Texte du document =

┄┄┄┄┄┄┄┄┄┄

Plus d'un tiers de baisse des délivrances
La décision de la HAS a été motivée par les récents résultats de l'étude Epi-Phare, qui a révélé une nette diminution des délivrances (-36 %) et des instaurations (-47 %) de PrEP pendant le premier confinement. De plus, d'après Santé publique France, 15 % des usagers de PrEP n'avaient pas repris le traitement après ce confinement.
« Jusqu'en février, le nombre d'initiations de PrEP était en augmentation », précise le Pr Molina. Selon les données d'Epi-Phare, 32 000 personnes âgées de ≥15 ans avaient commencé un traitement par Truvada (ténofovir/emtricitabine) ou un générique au 30 juin 2020, soit une hausse de 57 % par rapport au chiffre atteint fin juin 2019. La dynamique d’augmentation d’utilisation de la PrEP, qui avait été rapportée en 2018-2019 dans le précédent rapport, s’est ainsi poursuivie et intensifiée jusqu’au début de l’année 2020, avec près de 9 000 nouveaux utilisateurs sur la période de début juillet 2019 à fin février 2020. « L'activité de la PrEP a repris mais reste inférieure à ce qu'elle était avant la crise, détaille le Pr Molina. Il y a un rattrapage à faire et on est en dessous du niveau de couverture et de prescription nécessaire. »
Élargir le public
Pour le Pr Molina, au-delà de la crise sanitaire actuelle, il est important d'ouvrir la primoprescription à la médecine de ville. Depuis 2016, les centres gratuits d'information, de dépistage et de diagnostic (CeGIDD) ont aussi la possibilité de prescrire la PrEP, avec un résultat mitigé en termes de nombre de nouvelles prescriptions. « Les CeGIDD ont d'autres missions, explique le Pr Molina. Et les gens qui les fréquentent y vont de manière très irrégulière et ne vont pas s'y faire suivre. De plus, la PrEP est aujourd'hui principalement prescrite aux hommes ayant des relations sexuelles avec d'autres hommes. Elle doit être accessible à la médecine de ville pour atteindre les autres publics à risque d'infection. »
Dans sa réponse rapide, la HAS formule plusieurs propositions relatives à l’accompagnement des médecins de ville qui souhaiteraient primo-prescrire la PrEP par ténofovir/emtricitabine. Elle y rappelle que la PrEP doit s'intégrer dans un ensemble de mesures de prévention du risque d'infection au VIH, et que la mise sous PrEP nécessite un engagement du médecin dans le suivi du patient mais aussi l’adhésion continue du patient à la démarche. Elle apporte aussi des lignes directrices pour l’identification et la sélection des patients, ainsi que la manière dont doit se dérouler la discussion. Les médecins sont en outre invités à se former à distance via formaprep ou une formation médicale continue.
Modalités pratiques
Si l’indication de PrEP est posée, celle-ci peut être initiée dès la première consultation en fonction des résultats d’une sérologie VIH récente, d’une estimation du débit de filtration glomérulaire, d’une sérologie VHB et en l’absence de suspicion de primo-infection VIH. Enfin, les consultations de suivi peuvent être réalisées en téléconsultation en accord avec la personne et dans le cadre de la réglementation.

┄┄┄┄┄┄┄┄┄┄

[Données de repérage spatial]

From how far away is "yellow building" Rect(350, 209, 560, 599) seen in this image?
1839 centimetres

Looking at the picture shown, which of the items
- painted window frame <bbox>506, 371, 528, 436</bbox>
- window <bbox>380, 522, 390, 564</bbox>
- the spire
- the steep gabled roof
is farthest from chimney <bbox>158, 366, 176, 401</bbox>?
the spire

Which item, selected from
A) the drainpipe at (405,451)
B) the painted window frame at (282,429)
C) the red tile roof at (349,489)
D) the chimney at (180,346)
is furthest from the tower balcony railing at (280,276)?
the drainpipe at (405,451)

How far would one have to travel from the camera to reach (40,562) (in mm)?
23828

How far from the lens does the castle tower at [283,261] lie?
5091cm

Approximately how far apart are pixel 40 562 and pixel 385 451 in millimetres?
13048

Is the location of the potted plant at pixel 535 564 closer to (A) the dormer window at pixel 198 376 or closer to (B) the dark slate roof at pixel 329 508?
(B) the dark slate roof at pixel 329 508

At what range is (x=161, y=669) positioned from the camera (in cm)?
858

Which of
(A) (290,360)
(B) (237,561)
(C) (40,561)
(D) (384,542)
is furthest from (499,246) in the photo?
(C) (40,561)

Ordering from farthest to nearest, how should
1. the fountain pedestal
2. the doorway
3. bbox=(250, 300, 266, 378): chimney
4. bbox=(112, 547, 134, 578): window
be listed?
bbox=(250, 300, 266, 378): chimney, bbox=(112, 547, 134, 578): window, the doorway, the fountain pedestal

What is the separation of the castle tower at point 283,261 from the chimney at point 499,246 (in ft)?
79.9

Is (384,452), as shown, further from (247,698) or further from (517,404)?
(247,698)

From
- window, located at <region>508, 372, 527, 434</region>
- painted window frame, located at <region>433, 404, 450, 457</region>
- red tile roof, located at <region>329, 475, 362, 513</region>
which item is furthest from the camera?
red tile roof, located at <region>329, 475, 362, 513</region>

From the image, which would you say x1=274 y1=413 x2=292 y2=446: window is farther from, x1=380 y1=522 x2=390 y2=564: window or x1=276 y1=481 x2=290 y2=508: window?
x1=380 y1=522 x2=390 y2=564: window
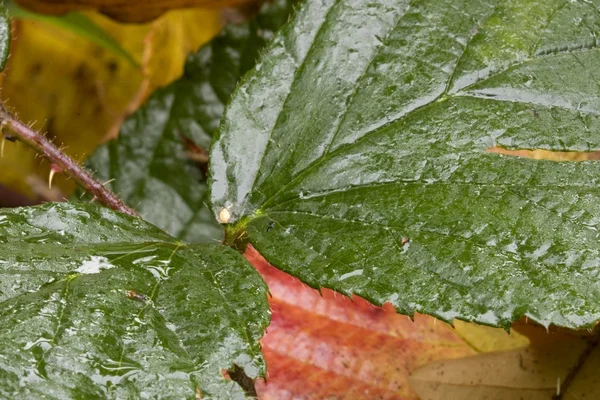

┄┄┄┄┄┄┄┄┄┄

Exercice 1 =
Recopiez le passage du texte sur la PrEP, de « Modalités pratiques » à « de la réglementation. ».
Exercice 2 =
Répondez à ces questions d'après le texte sur la PrEP.
(a) D'après l'étude Epi-Phare, de combien ont baissé les délivrances de PrEP pendant le premier confinement ?
(b) Depuis quelle année les CeGIDD peuvent-ils prescrire la PrEP ?
(c) Sous quelle forme les consultations de suivi peuvent-elles se faire, avec l'accord de la personne ?

Votre réponse 1 =
Modalités pratiques
Si l’indication de PrEP est posée, celle-ci peut être initiée dès la première consultation en fonction des résultats d’une sérologie VIH récente, d’une estimation du débit de filtration glomérulaire, d’une sérologie VHB et en l’absence de suspicion de primo-infection VIH. Enfin, les consultations de suivi peuvent être réalisées en téléconsultation en accord avec la personne et dans le cadre de la réglementation.

Votre réponse 2 =
(a) Elles ont baissé de 36 %.
(b) Depuis 2016.
(c) En téléconsultation.